Ancak demirin tüm formları canlılar tarafından alınamaz — bazı demir formları diğerlerine göre daha "biyolojik olarak kullanılabilir".
ABD merkezli araştırma ekibi, Sahra tozunun kat ettiği mesafenin demirin biyoyararlanımını nasıl etkilediğini değerlendirmek için Atlas Okyanusu'nun tabanındaki dört noktadan alınan sondaj karotlarını inceledi.
Florida Eyalet Üniversitesi'nde doçent olan ve çalışmanın ortak yazarlarından Jeremy Owens, "Önceki çalışmalarda olduğu gibi toplam demir içeriğine odaklanmak yerine, okyanusta kolayca çözünebilen ve deniz organizmalarının metabolik yolları için erişebilecekleri demiri ölçtük" diyor.
Owen ve meslektaşları sondaj karotlarının içindeki demir izotoplarının konsantrasyonlarını bir plazma-kütle spektrometresi ile ölçtüler. Toplanan sondaj karotları 120.000 yıllık Sahra tozu birikimini yansıtacak kadar derindi.
Sonuçlar, Sahra'dan daha uzaktaki karotlarda daha düşük demir konsantrasyonları gösterdi; bu da bu yerlerde deniz organizmaları tarafından daha fazla demir alındığını ima ediyor.
Riverside'daki California Üniversitesi'nde profesör ve çalışmanın kıdemli yazarı Timothy Lyons, "Amazon havzası ve Bahamalar gibi bölgelere ulaşan tozun, Kuzey Afrika'dan çok uzakta olması ve dolayısıyla atmosferik kimyasal süreçlere daha uzun süre maruz kalması sayesinde özellikle çözünebilir ve yaşam için uygun demir içerebileceği sonucuna vardık" diyor.
Okyanus ekosistemlerinde demir genellikle sınırlayıcı bir kaynaktır, bu da ilave demirin fitoplankton gibi organizmaların nüfus artışına yol açtığı anlamına gelir. Fitoplanktonun popülasyon dinamiklerinin anlaşılması, bazen "denizin otu" olarak da adlandırılan fitoplanktona bağlı deniz ekosistemlerine ilişkin tahminleri geliştirecektir.

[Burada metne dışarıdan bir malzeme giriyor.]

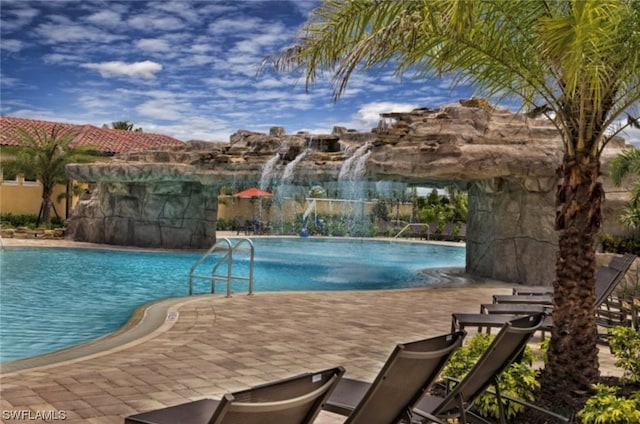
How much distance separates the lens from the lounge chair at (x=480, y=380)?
12.2 feet

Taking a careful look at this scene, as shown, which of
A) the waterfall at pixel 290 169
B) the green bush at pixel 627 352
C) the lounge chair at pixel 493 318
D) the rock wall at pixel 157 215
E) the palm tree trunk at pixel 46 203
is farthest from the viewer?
the palm tree trunk at pixel 46 203

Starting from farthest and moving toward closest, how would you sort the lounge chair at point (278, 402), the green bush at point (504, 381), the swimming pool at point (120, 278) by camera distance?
1. the swimming pool at point (120, 278)
2. the green bush at point (504, 381)
3. the lounge chair at point (278, 402)

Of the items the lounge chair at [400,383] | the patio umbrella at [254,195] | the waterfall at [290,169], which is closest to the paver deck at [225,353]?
the lounge chair at [400,383]

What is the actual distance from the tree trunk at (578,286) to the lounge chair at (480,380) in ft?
3.28

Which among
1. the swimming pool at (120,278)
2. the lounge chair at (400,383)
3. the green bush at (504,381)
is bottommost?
the swimming pool at (120,278)

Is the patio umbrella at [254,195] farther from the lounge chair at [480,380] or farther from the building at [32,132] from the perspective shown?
the lounge chair at [480,380]

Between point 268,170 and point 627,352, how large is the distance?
42.0 feet

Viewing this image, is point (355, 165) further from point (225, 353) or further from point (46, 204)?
point (46, 204)

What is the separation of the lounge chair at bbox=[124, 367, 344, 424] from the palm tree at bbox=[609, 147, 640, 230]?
1140 centimetres

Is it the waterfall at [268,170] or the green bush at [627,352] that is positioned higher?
the waterfall at [268,170]

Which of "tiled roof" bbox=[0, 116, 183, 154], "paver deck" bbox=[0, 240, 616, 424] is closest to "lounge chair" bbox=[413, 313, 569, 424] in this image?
"paver deck" bbox=[0, 240, 616, 424]

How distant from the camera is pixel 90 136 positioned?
36.4m

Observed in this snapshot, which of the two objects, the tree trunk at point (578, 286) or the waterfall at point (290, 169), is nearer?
Answer: the tree trunk at point (578, 286)

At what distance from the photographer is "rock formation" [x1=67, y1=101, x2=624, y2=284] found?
13531mm
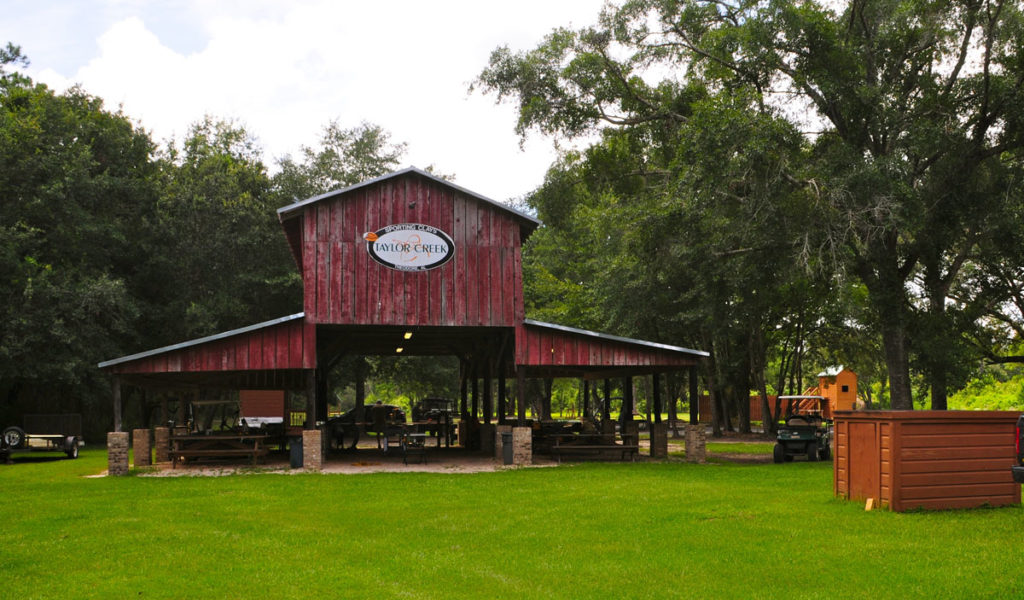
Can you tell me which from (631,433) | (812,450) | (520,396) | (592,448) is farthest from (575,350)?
(812,450)

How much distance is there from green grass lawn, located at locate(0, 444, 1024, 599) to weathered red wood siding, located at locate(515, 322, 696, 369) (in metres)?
Answer: 5.42

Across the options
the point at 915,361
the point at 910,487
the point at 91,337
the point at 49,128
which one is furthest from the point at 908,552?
the point at 49,128

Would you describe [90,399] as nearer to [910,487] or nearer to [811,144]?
[811,144]

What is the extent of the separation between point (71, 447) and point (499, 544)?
19.6 m

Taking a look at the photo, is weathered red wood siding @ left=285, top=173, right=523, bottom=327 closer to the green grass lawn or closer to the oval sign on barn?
the oval sign on barn

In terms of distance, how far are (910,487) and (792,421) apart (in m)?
11.2

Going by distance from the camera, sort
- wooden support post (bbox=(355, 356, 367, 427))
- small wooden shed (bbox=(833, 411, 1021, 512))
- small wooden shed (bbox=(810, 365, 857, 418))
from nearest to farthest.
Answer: small wooden shed (bbox=(833, 411, 1021, 512)) < wooden support post (bbox=(355, 356, 367, 427)) < small wooden shed (bbox=(810, 365, 857, 418))

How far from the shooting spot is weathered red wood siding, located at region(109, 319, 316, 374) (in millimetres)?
18828

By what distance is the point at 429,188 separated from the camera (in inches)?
801

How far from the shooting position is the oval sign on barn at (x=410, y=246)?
65.6ft

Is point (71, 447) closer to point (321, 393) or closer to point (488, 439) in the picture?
point (321, 393)

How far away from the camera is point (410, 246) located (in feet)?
65.9

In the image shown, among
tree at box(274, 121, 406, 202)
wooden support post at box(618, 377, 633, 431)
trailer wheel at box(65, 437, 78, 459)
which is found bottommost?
trailer wheel at box(65, 437, 78, 459)

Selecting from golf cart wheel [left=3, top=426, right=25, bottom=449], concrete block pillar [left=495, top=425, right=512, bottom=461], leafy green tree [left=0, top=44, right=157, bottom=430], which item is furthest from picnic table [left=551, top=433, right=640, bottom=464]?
leafy green tree [left=0, top=44, right=157, bottom=430]
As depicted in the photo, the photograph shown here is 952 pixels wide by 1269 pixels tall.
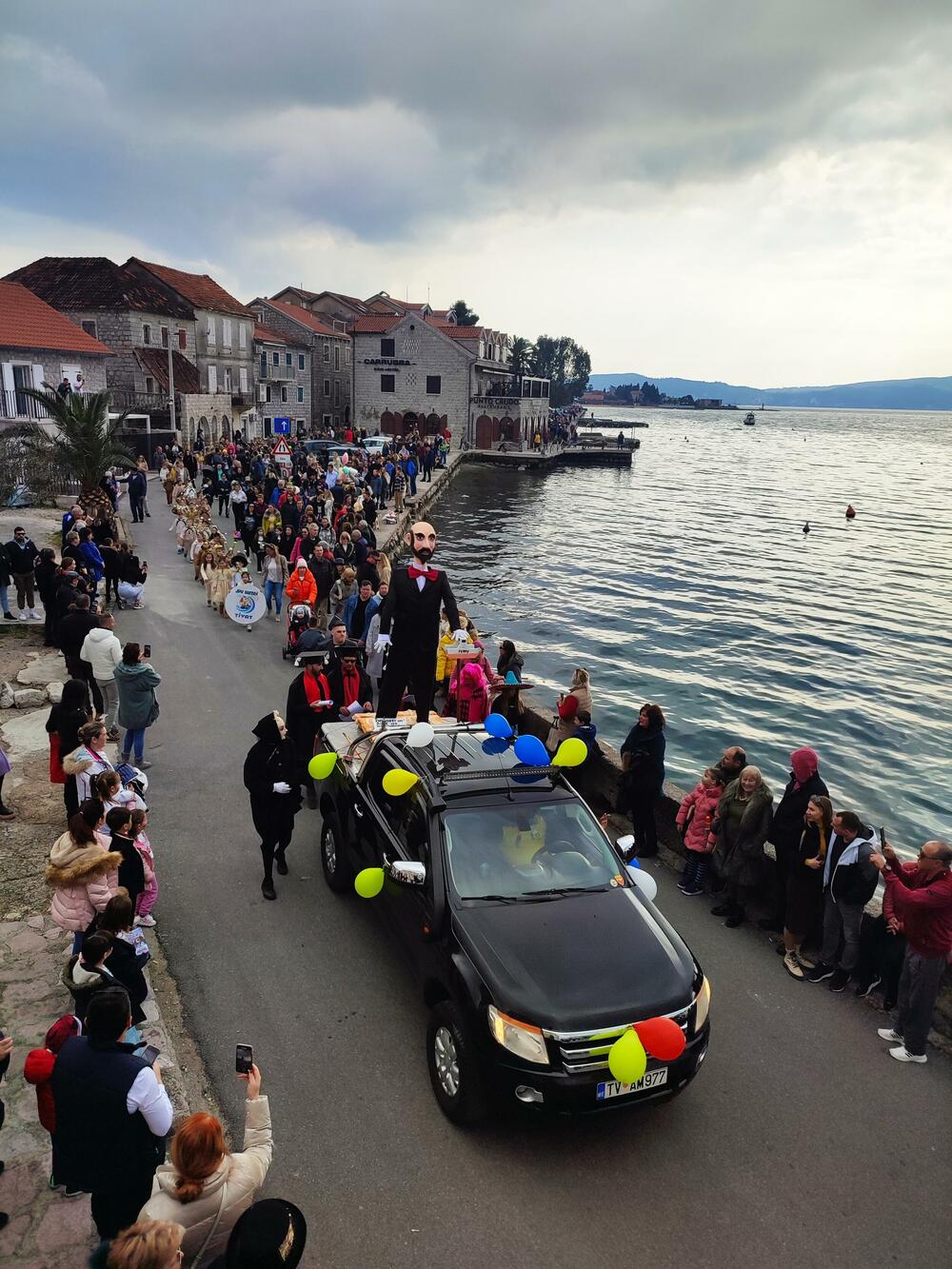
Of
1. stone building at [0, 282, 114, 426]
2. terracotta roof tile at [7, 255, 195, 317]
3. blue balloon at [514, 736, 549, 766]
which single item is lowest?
blue balloon at [514, 736, 549, 766]

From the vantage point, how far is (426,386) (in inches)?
2771

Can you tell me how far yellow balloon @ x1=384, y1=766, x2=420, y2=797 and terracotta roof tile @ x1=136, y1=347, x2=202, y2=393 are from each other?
157 ft

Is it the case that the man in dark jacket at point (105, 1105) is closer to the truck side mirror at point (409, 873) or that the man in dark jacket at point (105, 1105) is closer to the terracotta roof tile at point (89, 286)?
the truck side mirror at point (409, 873)

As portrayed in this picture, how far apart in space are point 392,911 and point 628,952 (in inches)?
76.8

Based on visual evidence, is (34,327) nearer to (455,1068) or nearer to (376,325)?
(455,1068)

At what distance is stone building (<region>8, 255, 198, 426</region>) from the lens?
4884cm

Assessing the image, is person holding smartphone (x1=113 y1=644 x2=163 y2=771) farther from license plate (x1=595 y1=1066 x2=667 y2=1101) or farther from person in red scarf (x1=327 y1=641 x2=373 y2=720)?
license plate (x1=595 y1=1066 x2=667 y2=1101)

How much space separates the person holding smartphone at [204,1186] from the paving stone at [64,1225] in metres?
1.12

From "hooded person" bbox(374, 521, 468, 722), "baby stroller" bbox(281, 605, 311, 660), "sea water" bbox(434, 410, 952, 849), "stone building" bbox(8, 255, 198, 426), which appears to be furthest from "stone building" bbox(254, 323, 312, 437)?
"hooded person" bbox(374, 521, 468, 722)

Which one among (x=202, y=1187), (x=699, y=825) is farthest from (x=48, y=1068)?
(x=699, y=825)

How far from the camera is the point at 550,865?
230 inches

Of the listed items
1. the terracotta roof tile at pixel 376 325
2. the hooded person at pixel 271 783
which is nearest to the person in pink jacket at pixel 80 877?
the hooded person at pixel 271 783

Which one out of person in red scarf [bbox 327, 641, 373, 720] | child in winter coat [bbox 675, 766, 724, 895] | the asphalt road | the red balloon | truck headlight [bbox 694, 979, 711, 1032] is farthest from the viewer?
person in red scarf [bbox 327, 641, 373, 720]

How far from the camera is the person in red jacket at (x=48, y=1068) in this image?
374 cm
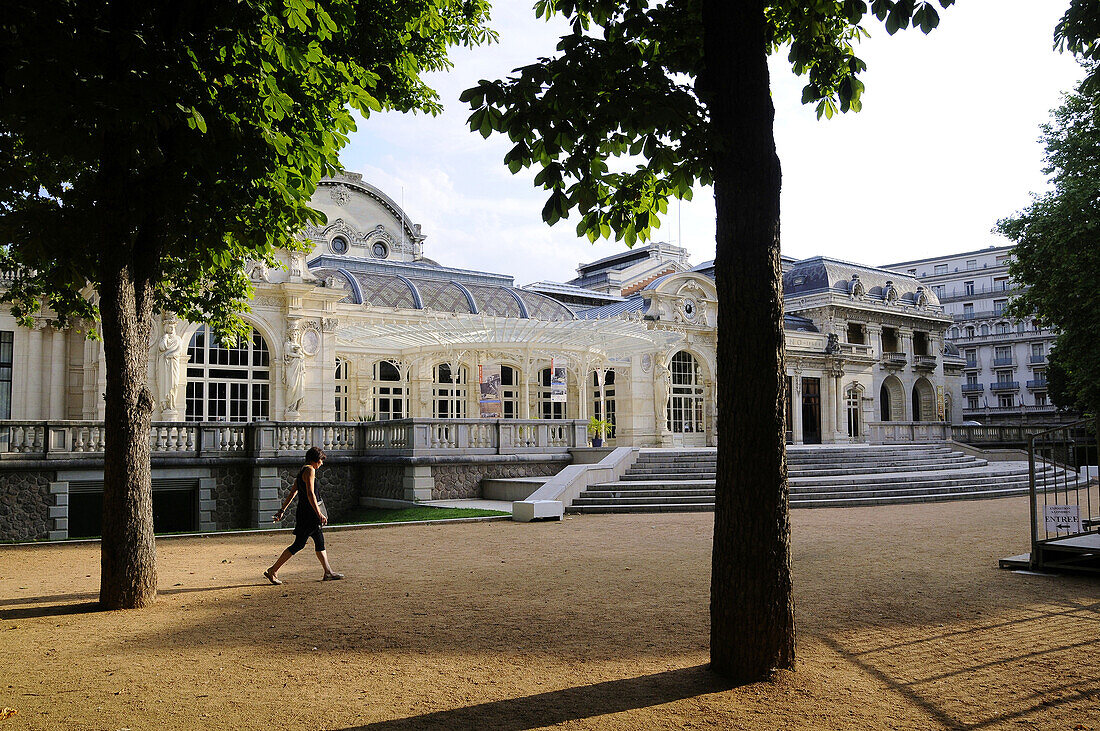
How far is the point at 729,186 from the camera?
5.33 m

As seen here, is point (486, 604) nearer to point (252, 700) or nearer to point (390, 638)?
point (390, 638)

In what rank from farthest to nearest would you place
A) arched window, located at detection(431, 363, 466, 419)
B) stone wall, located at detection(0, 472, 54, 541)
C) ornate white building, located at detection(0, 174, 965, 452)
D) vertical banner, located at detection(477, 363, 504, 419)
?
1. arched window, located at detection(431, 363, 466, 419)
2. ornate white building, located at detection(0, 174, 965, 452)
3. vertical banner, located at detection(477, 363, 504, 419)
4. stone wall, located at detection(0, 472, 54, 541)

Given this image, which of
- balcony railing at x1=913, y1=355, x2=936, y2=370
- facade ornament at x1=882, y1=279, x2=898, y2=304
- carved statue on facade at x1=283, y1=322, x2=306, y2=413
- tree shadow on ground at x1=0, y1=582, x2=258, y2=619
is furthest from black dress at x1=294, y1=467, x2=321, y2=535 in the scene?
balcony railing at x1=913, y1=355, x2=936, y2=370

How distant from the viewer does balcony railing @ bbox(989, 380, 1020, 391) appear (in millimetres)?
69787

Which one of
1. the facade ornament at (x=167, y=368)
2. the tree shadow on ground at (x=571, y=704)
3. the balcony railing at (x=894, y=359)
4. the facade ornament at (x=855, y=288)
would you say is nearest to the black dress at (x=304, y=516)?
the tree shadow on ground at (x=571, y=704)

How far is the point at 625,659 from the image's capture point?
A: 578 cm

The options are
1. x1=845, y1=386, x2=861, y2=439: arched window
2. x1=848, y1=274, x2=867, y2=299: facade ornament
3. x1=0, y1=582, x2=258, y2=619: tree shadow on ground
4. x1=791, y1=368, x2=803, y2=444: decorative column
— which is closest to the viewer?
x1=0, y1=582, x2=258, y2=619: tree shadow on ground

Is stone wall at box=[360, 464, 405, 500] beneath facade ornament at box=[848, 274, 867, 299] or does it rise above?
beneath

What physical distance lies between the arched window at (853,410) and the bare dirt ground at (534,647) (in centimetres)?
3714

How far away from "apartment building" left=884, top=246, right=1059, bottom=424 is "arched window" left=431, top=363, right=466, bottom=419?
5277cm

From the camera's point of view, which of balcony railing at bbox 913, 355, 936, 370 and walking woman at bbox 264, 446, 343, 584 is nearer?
walking woman at bbox 264, 446, 343, 584

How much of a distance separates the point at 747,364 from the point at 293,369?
75.3 ft

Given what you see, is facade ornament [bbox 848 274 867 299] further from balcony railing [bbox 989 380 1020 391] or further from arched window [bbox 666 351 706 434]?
balcony railing [bbox 989 380 1020 391]

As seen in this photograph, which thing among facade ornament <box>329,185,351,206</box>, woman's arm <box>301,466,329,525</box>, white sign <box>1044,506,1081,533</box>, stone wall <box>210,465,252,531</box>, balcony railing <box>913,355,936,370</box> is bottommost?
stone wall <box>210,465,252,531</box>
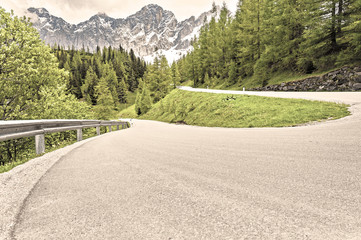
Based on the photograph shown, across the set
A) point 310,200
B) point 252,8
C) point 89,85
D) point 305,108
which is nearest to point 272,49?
point 252,8

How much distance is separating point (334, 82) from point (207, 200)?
23.4 meters

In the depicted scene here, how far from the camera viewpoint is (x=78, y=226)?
1.73 meters

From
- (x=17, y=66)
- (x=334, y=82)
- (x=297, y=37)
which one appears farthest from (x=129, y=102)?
(x=334, y=82)

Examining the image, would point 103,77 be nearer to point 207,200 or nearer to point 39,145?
point 39,145

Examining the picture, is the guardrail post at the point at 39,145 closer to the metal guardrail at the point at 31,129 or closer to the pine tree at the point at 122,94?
the metal guardrail at the point at 31,129

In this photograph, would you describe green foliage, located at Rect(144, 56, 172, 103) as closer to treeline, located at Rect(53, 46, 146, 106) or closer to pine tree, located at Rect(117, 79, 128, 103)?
treeline, located at Rect(53, 46, 146, 106)

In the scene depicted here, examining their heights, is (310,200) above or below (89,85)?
below

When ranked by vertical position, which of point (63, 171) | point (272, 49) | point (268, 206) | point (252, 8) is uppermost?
point (252, 8)

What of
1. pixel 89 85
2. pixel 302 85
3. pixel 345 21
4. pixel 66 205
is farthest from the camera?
pixel 89 85

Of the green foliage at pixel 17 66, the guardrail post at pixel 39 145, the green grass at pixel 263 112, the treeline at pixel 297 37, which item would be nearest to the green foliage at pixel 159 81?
the treeline at pixel 297 37

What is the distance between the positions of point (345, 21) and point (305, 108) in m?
18.0

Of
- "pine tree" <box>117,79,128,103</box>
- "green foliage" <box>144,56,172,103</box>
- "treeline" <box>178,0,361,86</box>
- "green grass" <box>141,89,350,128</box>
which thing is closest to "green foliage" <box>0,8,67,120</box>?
"green grass" <box>141,89,350,128</box>

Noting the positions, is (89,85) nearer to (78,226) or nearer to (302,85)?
(302,85)

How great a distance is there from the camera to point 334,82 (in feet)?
61.5
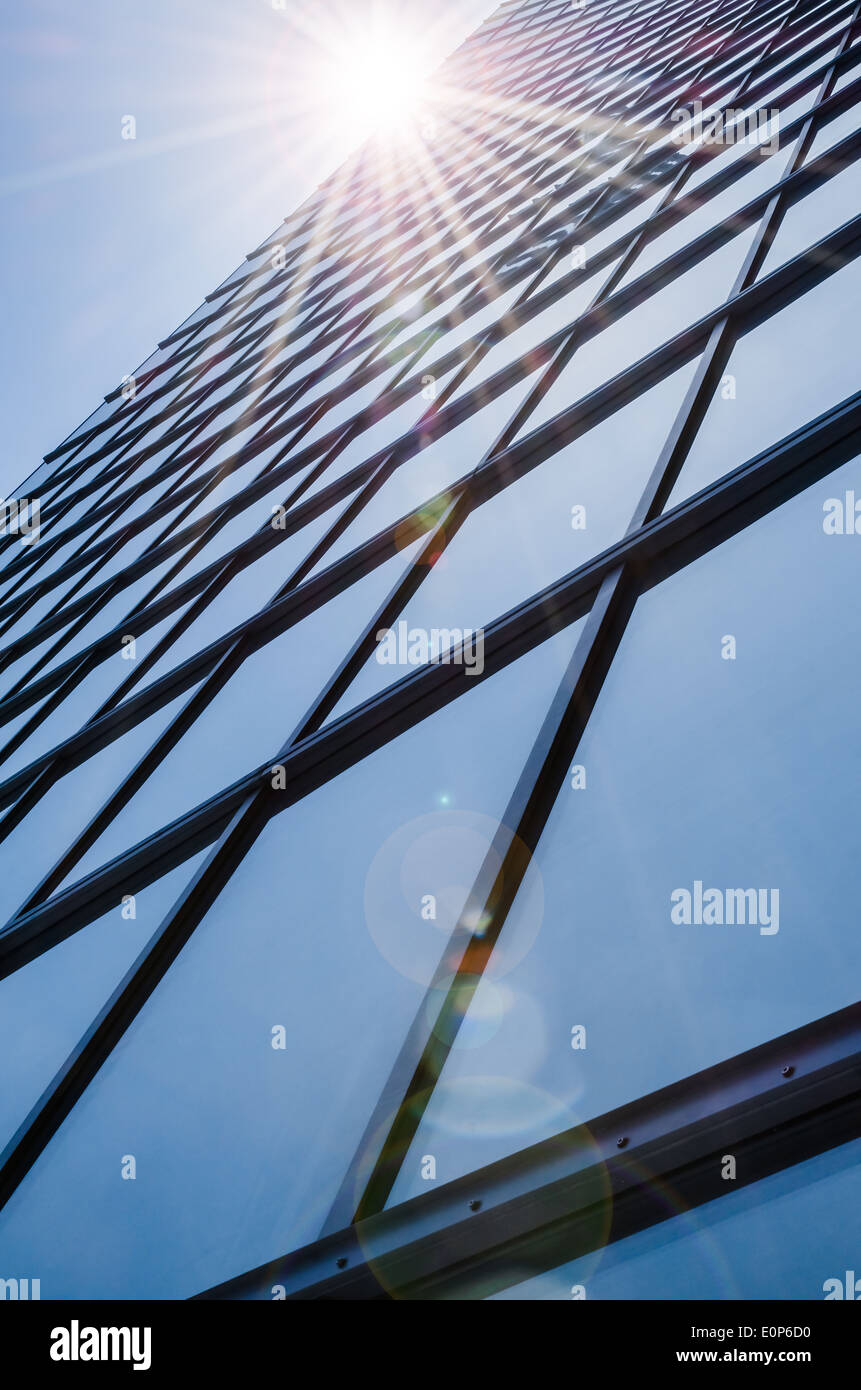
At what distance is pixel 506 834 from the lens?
15.1 feet

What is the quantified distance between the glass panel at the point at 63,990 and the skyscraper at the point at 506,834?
0.10 feet

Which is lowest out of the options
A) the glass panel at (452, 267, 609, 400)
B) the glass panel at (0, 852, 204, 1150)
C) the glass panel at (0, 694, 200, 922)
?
the glass panel at (0, 852, 204, 1150)

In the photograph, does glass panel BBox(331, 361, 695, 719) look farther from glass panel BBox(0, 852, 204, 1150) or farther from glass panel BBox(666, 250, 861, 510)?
glass panel BBox(0, 852, 204, 1150)

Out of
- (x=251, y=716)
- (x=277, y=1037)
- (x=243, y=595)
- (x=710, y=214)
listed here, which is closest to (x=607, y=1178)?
(x=277, y=1037)

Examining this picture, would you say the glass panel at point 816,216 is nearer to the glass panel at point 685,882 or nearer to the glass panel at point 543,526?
the glass panel at point 543,526

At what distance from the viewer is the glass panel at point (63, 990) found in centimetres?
592

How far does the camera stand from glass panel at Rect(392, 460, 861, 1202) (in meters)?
3.47

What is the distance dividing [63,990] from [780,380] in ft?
17.6

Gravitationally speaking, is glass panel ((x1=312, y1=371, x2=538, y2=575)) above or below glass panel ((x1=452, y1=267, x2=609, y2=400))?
below

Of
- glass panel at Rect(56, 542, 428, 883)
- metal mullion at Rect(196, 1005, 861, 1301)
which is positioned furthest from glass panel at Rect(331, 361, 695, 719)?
metal mullion at Rect(196, 1005, 861, 1301)

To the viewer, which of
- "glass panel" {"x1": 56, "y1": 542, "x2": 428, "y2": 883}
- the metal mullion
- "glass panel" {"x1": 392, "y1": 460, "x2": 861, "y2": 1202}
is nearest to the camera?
the metal mullion

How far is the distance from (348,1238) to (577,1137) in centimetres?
85

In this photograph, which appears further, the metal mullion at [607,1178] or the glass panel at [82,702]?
the glass panel at [82,702]

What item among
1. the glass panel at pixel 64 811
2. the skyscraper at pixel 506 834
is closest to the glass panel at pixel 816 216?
the skyscraper at pixel 506 834
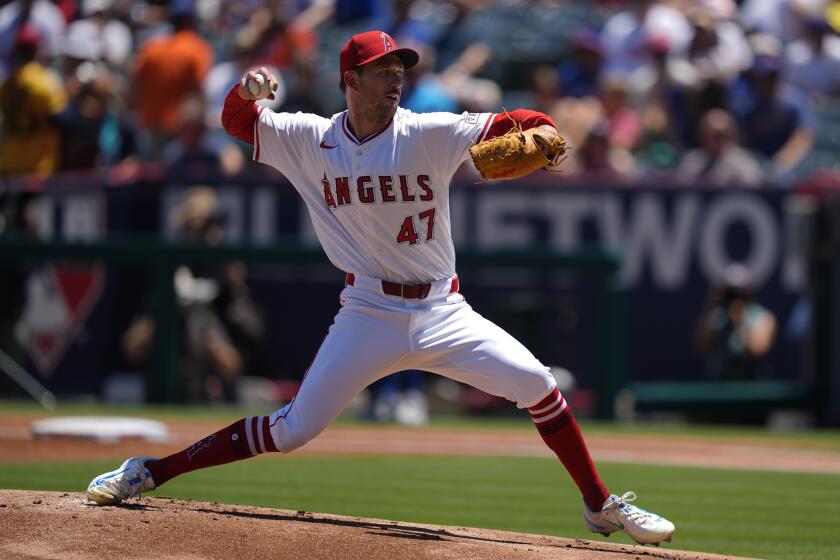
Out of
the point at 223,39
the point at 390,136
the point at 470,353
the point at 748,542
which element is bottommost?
the point at 748,542

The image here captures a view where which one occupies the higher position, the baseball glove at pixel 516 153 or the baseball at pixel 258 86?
the baseball at pixel 258 86

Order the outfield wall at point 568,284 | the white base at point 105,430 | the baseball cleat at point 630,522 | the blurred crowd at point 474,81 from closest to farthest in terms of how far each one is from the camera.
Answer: the baseball cleat at point 630,522 → the white base at point 105,430 → the outfield wall at point 568,284 → the blurred crowd at point 474,81

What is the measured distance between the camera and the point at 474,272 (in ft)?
39.8

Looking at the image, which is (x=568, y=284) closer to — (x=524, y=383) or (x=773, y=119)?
(x=773, y=119)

Fitoplanktonlar karbon döngüsünde de önemli bir rol oynar. Atmosferik CO2'yi okyanusun dibinde tutan "biyolojik pompanın" ayrılmaz bir parçasını oluşturur. Fitoplanktonlar, yaşamları boyunca atmosferik karbonu organik maddeye sabitleyerek ve öldükten sonra okyanus tabanına batarak bu pompaya katkıda bulunurlar.
Çalışmanın yazarları, toza bağlı demir biyoyararlılığının daha iyi anlaşılmasının, deniz ekosistemi üretkenliği ve atmosferik karbon modellemesi tahminlerini geliştireceği sonucuna varıyor.
Araştırma Frontiers in Marine Science dergisinde yayımlandı.